- _Extract_
==========

If the right-hand side is replaced by ${\bf b}=[1,\;3,\;5]^T\notin C({\bf A})$, no solution exists. However, we can still find the pseudo-inverse solution as the optimal approximate solution:

$\displaystyle {\bf x}_{svd}={\bf A}^-{\bf b}=\left[\begin{array}{rrr}
0.033 & 0...
...nd{array}\right]
=\left[\begin{array}{r}0.1\\ 0.2\\ 0.3\\ 0.4\end{array}\right]$    

which is the same as the solution for ${\bf b}=[3,\;2,\;4]^T$, indicating $[3,\;2,\;4]^T$ happens to be the projection of $[1,\;3,\;5]^T$ onto $C({\bf A})$ spanned by ${\bf u}_1$ and ${\bf u}_2$. The result produced by ${\bf x}_{svd}$ is ${\bf b}'={\bf Ax}_{svd}\in C({\bf A})$ is the projection of ${\bf b}$ onto $C({\bf A})$, with a minimum error distance $\vert\vert{\bf e}\vert\vert=\vert\vert{\bf b}-{\bf b}'\vert\vert$, indicating ${\bf x}_{svd}$ is the optimal approximate solution.

==========

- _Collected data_
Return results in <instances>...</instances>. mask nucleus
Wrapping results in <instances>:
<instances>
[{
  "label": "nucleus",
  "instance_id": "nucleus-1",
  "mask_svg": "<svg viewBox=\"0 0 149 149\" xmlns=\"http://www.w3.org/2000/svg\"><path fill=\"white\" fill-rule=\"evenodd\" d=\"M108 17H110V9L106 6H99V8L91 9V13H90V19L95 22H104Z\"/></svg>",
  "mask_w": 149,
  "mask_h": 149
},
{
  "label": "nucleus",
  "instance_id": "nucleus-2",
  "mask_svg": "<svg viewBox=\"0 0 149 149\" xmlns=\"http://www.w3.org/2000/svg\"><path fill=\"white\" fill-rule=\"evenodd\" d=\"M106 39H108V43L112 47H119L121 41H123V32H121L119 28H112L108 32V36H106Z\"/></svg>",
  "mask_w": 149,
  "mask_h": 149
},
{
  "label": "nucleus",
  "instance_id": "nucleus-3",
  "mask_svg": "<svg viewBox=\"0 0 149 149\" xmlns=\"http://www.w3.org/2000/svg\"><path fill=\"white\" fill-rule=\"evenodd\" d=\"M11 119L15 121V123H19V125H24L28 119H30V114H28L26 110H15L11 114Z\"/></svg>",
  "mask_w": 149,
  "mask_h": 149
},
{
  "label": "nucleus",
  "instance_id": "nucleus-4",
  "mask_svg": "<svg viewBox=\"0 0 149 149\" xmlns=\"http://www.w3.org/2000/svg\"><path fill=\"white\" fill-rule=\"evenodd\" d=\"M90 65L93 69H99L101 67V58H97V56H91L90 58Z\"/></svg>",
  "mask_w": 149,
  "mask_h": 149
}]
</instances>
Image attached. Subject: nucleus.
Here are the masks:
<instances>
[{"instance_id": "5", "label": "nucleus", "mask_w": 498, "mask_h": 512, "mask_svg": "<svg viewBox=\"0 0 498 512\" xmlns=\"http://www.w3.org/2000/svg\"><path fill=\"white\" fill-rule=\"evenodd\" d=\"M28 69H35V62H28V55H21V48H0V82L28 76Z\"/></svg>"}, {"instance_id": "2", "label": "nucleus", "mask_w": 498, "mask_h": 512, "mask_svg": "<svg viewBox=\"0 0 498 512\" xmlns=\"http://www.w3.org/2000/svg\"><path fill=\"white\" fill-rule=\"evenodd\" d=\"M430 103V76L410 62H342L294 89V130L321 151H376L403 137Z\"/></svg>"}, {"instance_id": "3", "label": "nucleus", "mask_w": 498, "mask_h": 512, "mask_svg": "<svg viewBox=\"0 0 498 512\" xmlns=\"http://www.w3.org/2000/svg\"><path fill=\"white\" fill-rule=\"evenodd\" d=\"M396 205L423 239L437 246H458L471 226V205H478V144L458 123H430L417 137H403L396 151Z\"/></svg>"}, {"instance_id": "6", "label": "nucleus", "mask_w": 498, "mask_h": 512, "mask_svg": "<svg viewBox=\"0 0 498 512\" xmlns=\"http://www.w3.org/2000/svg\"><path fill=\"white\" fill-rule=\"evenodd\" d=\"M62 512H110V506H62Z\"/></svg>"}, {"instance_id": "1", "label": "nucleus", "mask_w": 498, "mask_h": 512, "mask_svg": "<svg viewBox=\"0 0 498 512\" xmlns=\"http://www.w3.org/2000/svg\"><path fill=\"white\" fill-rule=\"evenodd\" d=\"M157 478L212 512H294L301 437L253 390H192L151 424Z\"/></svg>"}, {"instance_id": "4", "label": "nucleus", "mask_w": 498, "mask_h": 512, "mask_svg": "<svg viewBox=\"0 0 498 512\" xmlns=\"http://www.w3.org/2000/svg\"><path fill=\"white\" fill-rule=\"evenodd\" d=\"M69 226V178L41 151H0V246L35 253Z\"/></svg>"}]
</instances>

==========

- _What you are asked to do_
In the excerpt on the pseudo-inverse solution, list the components of the vector given as the result for ${\bf x}_{svd}$. None of this data is needed.

- _Answer to this task_
0.1, 0.2, 0.3, 0.4